We also have a local article on thermography—a noninvasive form of thermal imaging that uses an infrared camera that senses heat and records patterns of inflammation and blood flow near the surface of the body. It is used as a risk-assessment tool to detect potential inflammatory problems in the breast, thyroid, neuromuscular and oral health systems. Unlike imaging such as X-ray or mammography, in which a form of radiation is penetrated through the body to detect anatomical lesions, thermography uses infrared technology to determine abnormal physiological changes that could lead to cancer.
This month’s feature article, “Less Stuff, More Joy: Ways to Live Simpler and Lighter on Mother Earth,” will definitely leave you feeling lighter and brighter. With the pandemic teaching us what truly matters, people are increasingly turning to simpler, sustainable, more conscious ways of living. This can mean everything from decluttering a room to moving to a more restful locale, from buying local vegetables to working for sustainable corporate reform.

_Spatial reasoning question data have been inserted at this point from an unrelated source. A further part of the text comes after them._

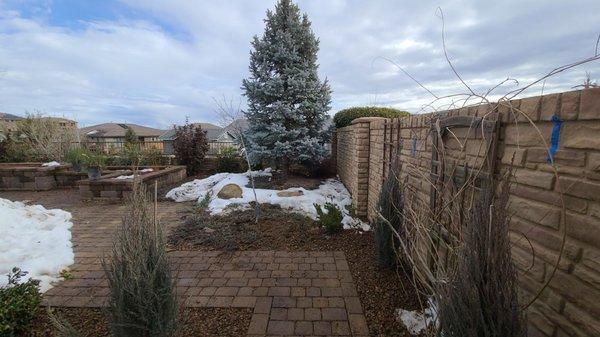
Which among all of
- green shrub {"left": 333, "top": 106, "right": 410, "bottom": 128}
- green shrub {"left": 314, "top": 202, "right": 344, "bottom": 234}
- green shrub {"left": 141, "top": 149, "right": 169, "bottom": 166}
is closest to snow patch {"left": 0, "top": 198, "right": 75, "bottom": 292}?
green shrub {"left": 314, "top": 202, "right": 344, "bottom": 234}

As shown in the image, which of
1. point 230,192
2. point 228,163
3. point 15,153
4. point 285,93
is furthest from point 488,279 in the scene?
point 15,153

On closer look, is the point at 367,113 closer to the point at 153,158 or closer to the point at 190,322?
the point at 190,322

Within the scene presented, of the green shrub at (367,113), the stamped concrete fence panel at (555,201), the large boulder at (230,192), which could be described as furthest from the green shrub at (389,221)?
the green shrub at (367,113)

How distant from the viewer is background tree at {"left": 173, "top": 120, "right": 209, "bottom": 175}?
1023cm

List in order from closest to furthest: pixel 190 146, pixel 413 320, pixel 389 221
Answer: pixel 413 320 → pixel 389 221 → pixel 190 146

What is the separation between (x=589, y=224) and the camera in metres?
1.20

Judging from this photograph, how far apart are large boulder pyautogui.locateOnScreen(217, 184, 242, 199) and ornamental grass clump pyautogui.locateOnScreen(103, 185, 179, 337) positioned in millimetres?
4542

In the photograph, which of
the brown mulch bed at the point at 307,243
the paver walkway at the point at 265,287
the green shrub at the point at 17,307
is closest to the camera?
the green shrub at the point at 17,307

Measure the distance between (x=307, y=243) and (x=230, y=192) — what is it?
288 centimetres

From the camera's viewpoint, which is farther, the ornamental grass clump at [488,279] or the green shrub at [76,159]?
the green shrub at [76,159]

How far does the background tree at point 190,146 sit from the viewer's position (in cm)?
1023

There’s also a sidebar that includes checklists of minimalist, ecological and conscious-living approaches and tasks.
Tying in with the theme of living more simply is the local article “Engaging a Simpler Energy,” which offers some useful tips.
I hope this October, you are able to implement some of the simple-living advice we’ve served up, as I know it will do you a world of good. But please don’t forget to make time to check the tatas and embrace any necessary preventive strategies. And if you happen to know someone who has been diagnosed with breast cancer, please let them know you’re there for them, as I’m sure it will do them a world of good.